▶ **Problem to solve**: Find each line in the listing below that contains the string "channels". Copy every such line out in full.

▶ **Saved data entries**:
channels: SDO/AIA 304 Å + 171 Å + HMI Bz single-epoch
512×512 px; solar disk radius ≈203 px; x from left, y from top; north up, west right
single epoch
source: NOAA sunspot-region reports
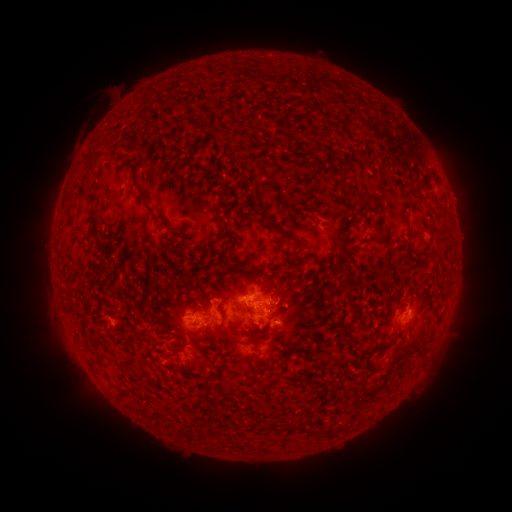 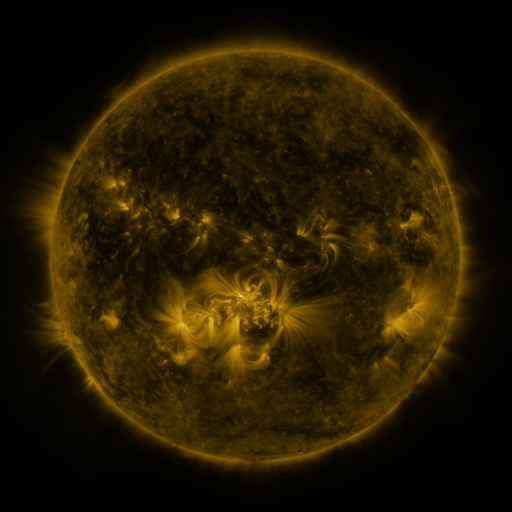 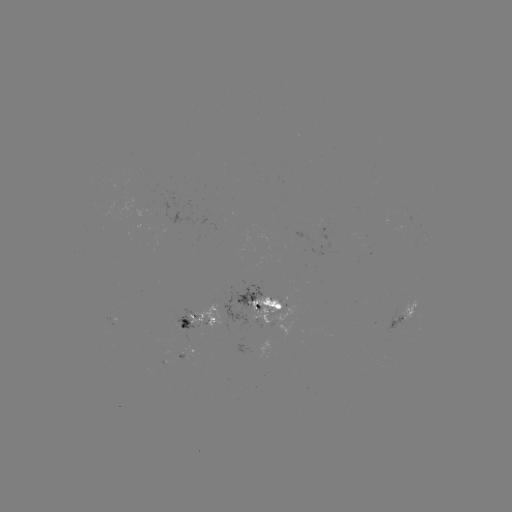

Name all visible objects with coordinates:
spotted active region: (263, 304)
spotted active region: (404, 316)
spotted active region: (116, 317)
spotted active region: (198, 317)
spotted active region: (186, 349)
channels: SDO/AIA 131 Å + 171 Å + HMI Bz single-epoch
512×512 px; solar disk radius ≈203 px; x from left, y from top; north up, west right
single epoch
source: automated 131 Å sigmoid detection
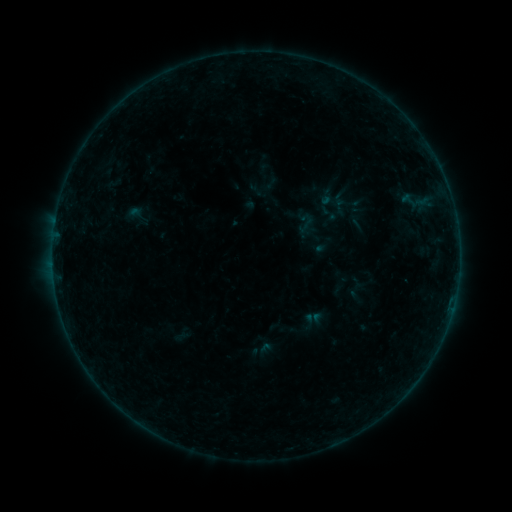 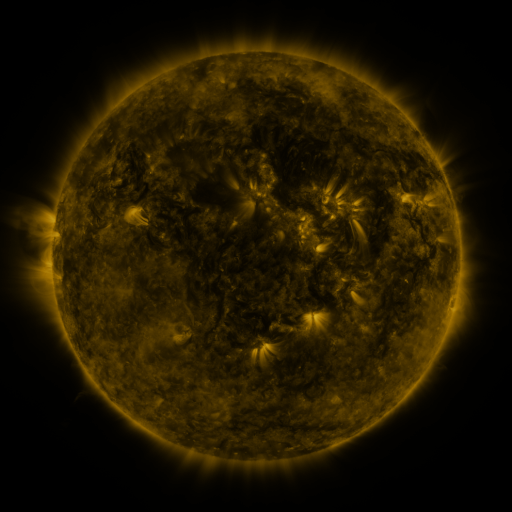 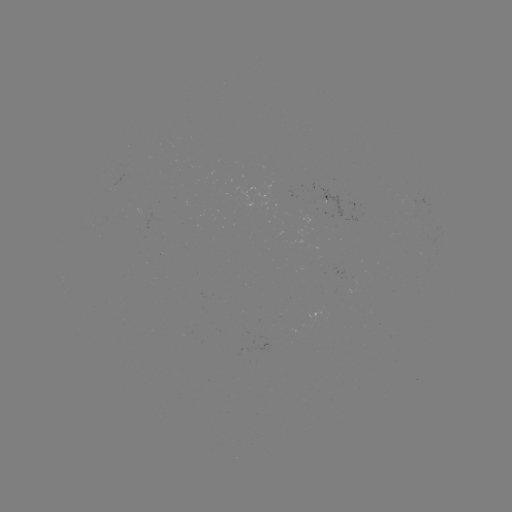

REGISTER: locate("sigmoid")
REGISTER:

▶ **Result for this exercise**:
channels: SDO/AIA 304 Å + 171 Å + HMI Bz single-epoch
channels: SDO/AIA 131 Å + 171 Å + HMI Bz single-epoch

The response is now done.